To a solution of 6 (200 mg, 0.6 mmol) in dioxane, 10 mL of DDQ (340 mg, 1.5 mmol) was added. The mixture was stirred at reflux for 20 h. After cooling to RT, water (100 mL) was added, and the mixture was extracted with dichloromethane (5 × 50 mL). The combined organic solutions were dried over anhydrous MgSO₄. After evaporating the solvent, the crude product was purified by column chromatography (silica gel and dichloromethane).

5-Phenyl-4-aza-4,5,5a,6-tetrahydro-3H-benzo[c,d]-pyren-3-one (6). White solid (242 mg, 72%); mp = 200–202 °C. ¹H NMR (600 MHz, CDCl₃) δ 8.35 (d, J = 8.4 Hz, 1H), 7.91 (d, J = 7.8 Hz, 1H), 7.85 (d, J = 9.0 Hz, 1H), 7.79 (d, J = 9.0 Hz, 1H), 7.76 (d, J = 8.4 Hz, 1H), 7.58–7.53 (m, 2H), 7.52–7.45 (m, 4H), 7.27 (d, J = 6.6 Hz, 1H), 6.08 (s, 1H), 4.87 (d, J = 12 Hz, 1H), 3.89–3.79 (m,1H), 3.04 (t, J = 15 Hz, 1H), 2.92 (dd, J = 6.6 Hz, 1H) ppm; ¹³C{¹H} NMR (151 MHz, CDCl₃) δ 165.9, 165.8, 139.2, 139.2, 135.7, 135.7, 133.6, 133.6, 132.5, 130.9, 129.2, 129.1, 129.0, 128.9, 127.7, 127.5, 127.0, 126.7, 126.7, 126.4, 126.2, 125.9, 125.7, 125.3, 124.3, 124.3, 63.1, 39.7, 30.9; Anal. Calcd. for C₂₄H₁₇NO: C, 85.94; H, 5.11; N, 4.18. Found: C, 85.97; H, 5.08; N, 4.21.

4.1.3. Synthesis of Amides 8a-b

4-methyl- or 4-methoxybenzyl isocyanate (1.1 mmol) and TfOH (348 μL, 4 mmol) were added to a solution of pyrene (202 mg, 1 mmol) in CH₂Cl₂ (10 mL) at room temperature. After stirring for 10 min, the reaction mixture was poured into ice water (50 mL) and extracted several times with CH₂Cl₂. The combined extracts were dried over anhydrous Na₂SO₄ and evaporated. Flash chromatography (silica gel/CH₂Cl₂) afforded pure products.

N-(4-methylbenzyl)pyrene-1-carboxamide (8a). White solid (311 mg, 89%). ¹H NMR (500 MHz, DMSO) δ 9.28 (d, J = 9.5 Hz, 1H), 8.42 (d, J = 8.0 Hz, 1H), 8.27 (m, 2H), 8.22 (d, J = 8.0 Hz, 1H), 8.16 (m, 3H), 8.06 (t, J = 7.5 Hz, 1H), 7.37 (d, J = 8.0 Hz, 2H), 7.18 (d, J = 7.5 Hz, 2H), 3.99 (s, 2H), 2.89 (s, 3H); ¹³C{¹H} NMR (125 MHz, DMSO) δ 171.6, 137.0, 134.8, 133.5, 130.9, 130.8, 130.2, 128.9, 128.5, 128.4, 127.4, 127.4, 127.3, 126.8, 126.7, 126.1, 125.1, 124.9, 124.2, 124.0, 123.9, 42.5, 20.7; Anal.
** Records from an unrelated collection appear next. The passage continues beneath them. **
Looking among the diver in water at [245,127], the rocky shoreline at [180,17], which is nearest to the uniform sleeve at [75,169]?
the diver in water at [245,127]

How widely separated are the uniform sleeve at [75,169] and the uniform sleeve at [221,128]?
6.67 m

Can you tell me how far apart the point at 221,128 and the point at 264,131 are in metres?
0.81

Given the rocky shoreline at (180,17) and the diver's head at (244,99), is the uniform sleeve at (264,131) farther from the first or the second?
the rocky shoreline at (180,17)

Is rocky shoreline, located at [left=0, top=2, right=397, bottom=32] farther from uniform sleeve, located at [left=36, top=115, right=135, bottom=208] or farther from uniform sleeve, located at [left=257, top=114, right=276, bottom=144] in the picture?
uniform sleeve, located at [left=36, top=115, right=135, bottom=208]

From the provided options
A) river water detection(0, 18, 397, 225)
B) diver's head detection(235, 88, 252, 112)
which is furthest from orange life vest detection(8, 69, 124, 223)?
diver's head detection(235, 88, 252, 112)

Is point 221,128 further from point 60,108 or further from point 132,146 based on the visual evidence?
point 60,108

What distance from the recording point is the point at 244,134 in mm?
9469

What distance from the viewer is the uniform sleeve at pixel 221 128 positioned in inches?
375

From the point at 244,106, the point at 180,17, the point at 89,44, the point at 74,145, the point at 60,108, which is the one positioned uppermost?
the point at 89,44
Calcd. for C₂₅H₁₉NO: C, 85.93; H, 5.48; N, 4.01. Found: C, 85.99; H, 5.56; N, 3.95.

N-(4-methoxybenzyl)pyrene-1-carboxamide (8b). White solid (318 mg, 87%). ¹H NMR (500 MHz, DMSO) δ 9.32 (d, J = 9.5 Hz, 1H), 8,76 (s, 1H), 8.44 (d, J = 8.0 Hz, 1H), 8.25 (m, 3H), 8.15 (m, 2H), 8.16 (m, 3H), 8.05 (t, J = 8.0 Hz, 1H), 7.46 (d, J = 8,5 Hz, 2H), 6.91 (d, J = 8.5 Hz, 2H), 4.03 (s, 2H), 3.71 (s, 3H); ¹³C{¹H} NMR (125 MHz, DMSO) δ 172.8, 159.5, 136.2, 131.3, 131.2, 130.8, 130.7, 128.7, 128.2, 127.9, 127.8, 127.7, 127.4, 127.16, 126.5, 125.5, 125.3, 124.7, 124.6, 124.5, 114.3, 55.5, 42.4; Anal. Calcd. for C₂₅H₁₉NO₂: C, 82.17; H, 5.24; N, 3.83. Found: C, 82.26; H, 5.19; N, 3.75.
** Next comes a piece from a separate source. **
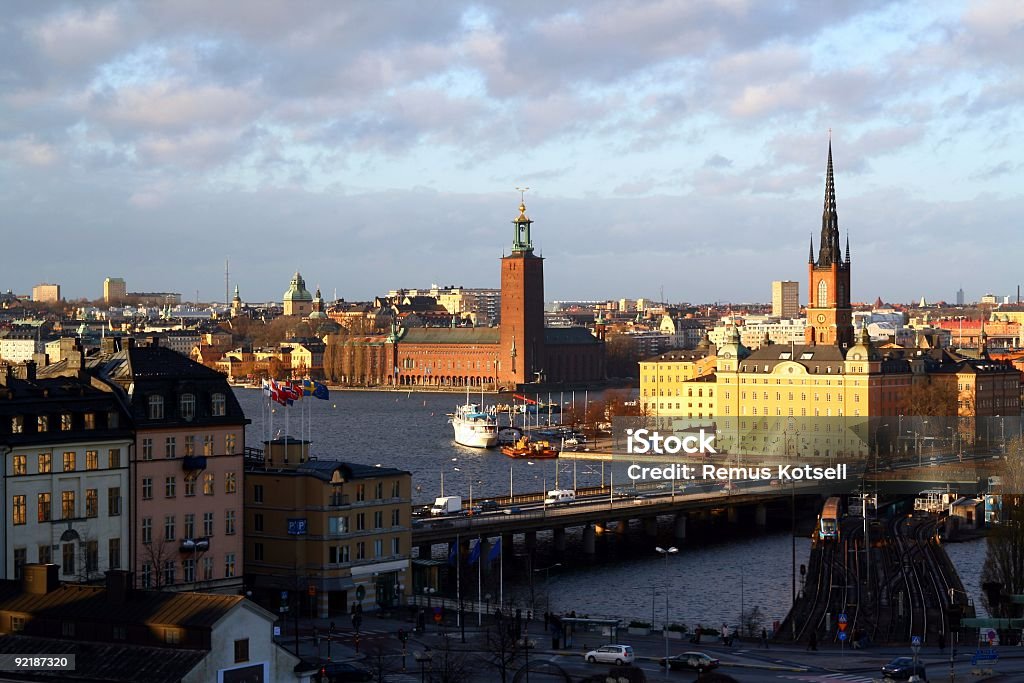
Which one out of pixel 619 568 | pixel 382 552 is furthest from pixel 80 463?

All spectra are given in the Supplementary Materials.

4.2. UV/Vis Measurements

The electronic absorption spectra were obtained using a PerkinElmer Lambda 45 UV/VIS spectrometer, and corrected emission spectra were obtained using a PerkinElmer LS-55 fluorescence spectrometer. The emission quantum yields were determined using a solution of quinine sulfate in 0.5 M sulfuric acid as a reference (ΦF = 0.546) [41].
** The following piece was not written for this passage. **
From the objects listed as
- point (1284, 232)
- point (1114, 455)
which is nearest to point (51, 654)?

4.3. X-ray Diffraction Measurement

Crystals of 6 suitable for the single-crystal X-ray diffraction study were grown from DCM/hexane. The X-ray intensity data were measured on an Agilent Supernova 4 circle diffractometer system equipped with a copper (CuKα) microsource and an Atlas CCD detector. The data were collected and integrated with CrysAlis171 software (version 1.171.38.43d). Data were corrected for absorption effects using the multi-scan method CrysAlis171 software (version 1.171.38.43d) Agilent Technologies, Oxfordshire, UK.

The sample’s low temperature was maintained by kee** it in the cold nitrogen stream, using Oxford Cryosystems cooling devices.

The structure was solved by direct methods using SXELXS [42] and refined by the full-matrix least squares procedure with SHELXL [40] within an OLEX2 [43] graphical interface. Figures were produced with Mercury_3.10 [44] software.

All H atoms were visible in the residual density map, but were added geometrically and refined mostly in riding approximation.

Detailed information about the data processing, structure solution, and refinement is presented in Table S1.